[DESCRIPTION OF THE TASK] Within the material below, locate the line with "Rosa Sweatshirt mit" and the line with "Three people standing", then return those two lines and all lines between them, exactly as written.

[RECORDED DATA]
+ + + + + + +
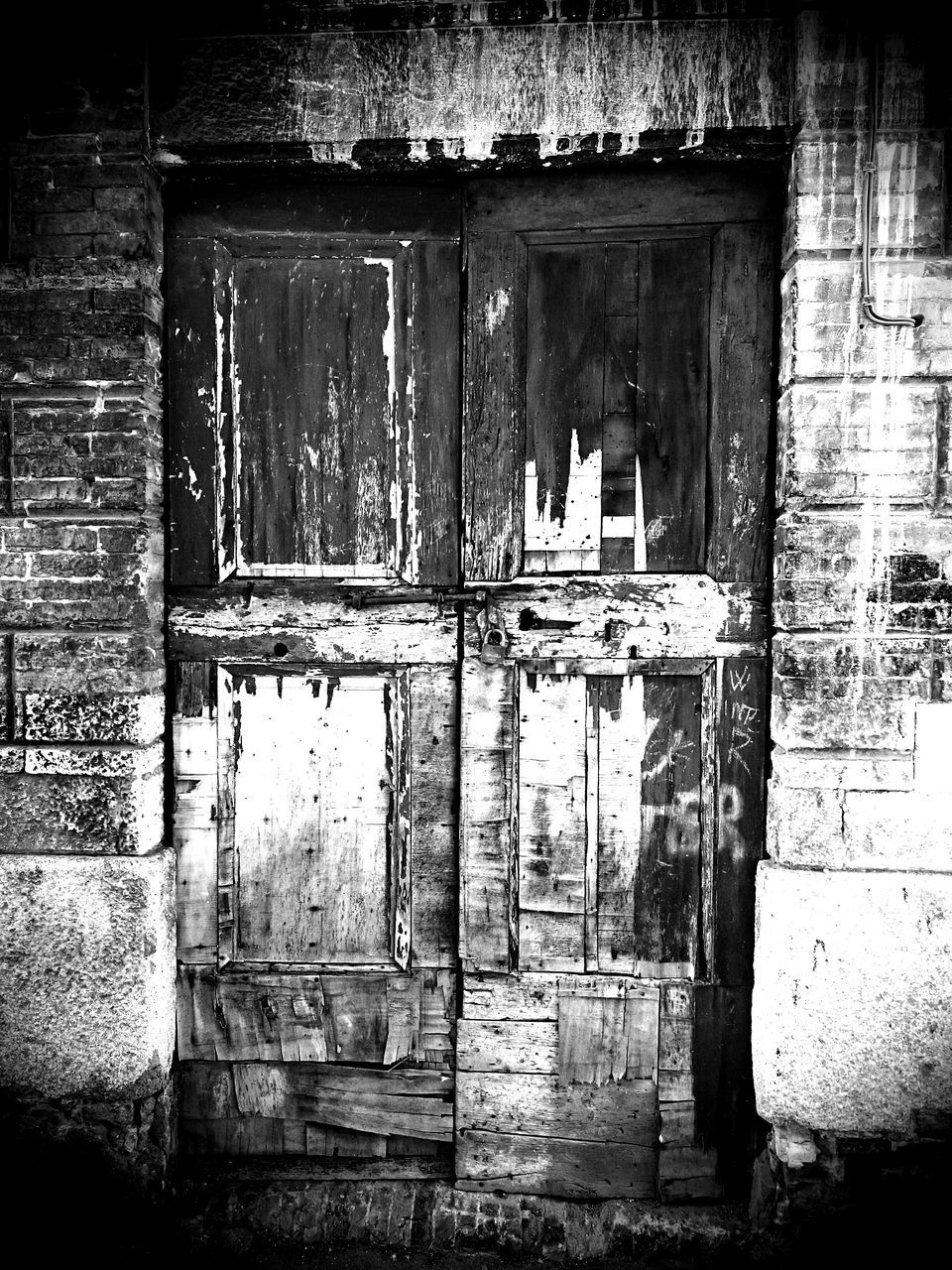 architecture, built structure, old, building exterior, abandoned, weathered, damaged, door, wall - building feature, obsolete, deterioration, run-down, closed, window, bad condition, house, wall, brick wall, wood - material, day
+ + + + + + +
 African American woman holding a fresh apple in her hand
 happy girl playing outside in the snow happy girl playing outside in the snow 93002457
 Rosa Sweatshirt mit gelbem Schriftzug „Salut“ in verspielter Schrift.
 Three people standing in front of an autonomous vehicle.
+ + + + + + +
[TASK OUTPUT]
 Rosa Sweatshirt mit gelbem Schriftzug „Salut“ in verspielter Schrift.
 Three people standing in front of an autonomous vehicle.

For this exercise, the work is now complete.